While this was a humorous (for those whose level of attention caught the error) and quite, I am assuming, unintentional misspeak the broader lesson holds: the way we frame things matter, the way we say things has consequences. My post title is a play on the oft-heard mantra "mind over matter," which has been used to will countless thousands through seemingly endless windsprints, laps around a track or in a pool, and hideous sets of lifting plates of metal off your chest. The idea, of course, is that our mind (our wills, our grit, our mental toughness) is somehow separate from our matter (our bodies, our capabilities, our physical strength). This idea is prima facie ludicrous. No amount of mind will allow me to run an Olympic-qualifying marathon time or lift a ridiculous piece of metal weighing 300 pounds off my chest. But we repeat it. Grit it out, boys. Rest is for sissies. Pain is weakness leaving the body. Grrrr.
What the opposition of mind to matter obscures is the fact that without substantial matter mere mind is grievously incompetent for some tasks. What it also obscures, and from quite another angle, is that our minds and our bodies are simply not separated from each other in the least. The West, by and large and in innumerable areas of life, still is besieged by a Platonic dualism that separates mind/body, soul/spirit, physical/material.

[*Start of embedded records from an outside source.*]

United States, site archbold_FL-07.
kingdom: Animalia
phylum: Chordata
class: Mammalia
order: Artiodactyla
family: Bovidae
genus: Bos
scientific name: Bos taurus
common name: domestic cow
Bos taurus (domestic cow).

But mind over matter is actually closer to the truth than simple biological determinism. Some people are better competitors than others; some are simply able to will themselves through pain in a way that similarly trained athletes cannot. This much is undeniable. As an athlete who best fits in the Clydesdale category of racers, I have whooped people much fitter than me (from the outside). Likewise, I have had it handed to me by people I could no doubt take to task in a wrestling match. What gives? Why are some people able to double down in effort while redlining and others start walking? Why do we separate mind and body, giving primacy to either one or the other?
It is this basic misunderstanding that Matt Fitzgerald counters in his new work How Bad Do You Want It? Fitzgerald's work could actually smack at first glance as further strengthening of mind over matter drill instructor aphorisms, but Fitzgerald is instead promoting a newer psychobiological school of endurance athleticism. Mind, body joined. Our brain guiding our bodies. Our bodies responding to our conscious mental activity. I started reading the book this evening. It is going to be hard to put down. I want to be better. I want to run faster when I want to run slower. I want to want it more than I want comfort and easy-breathing.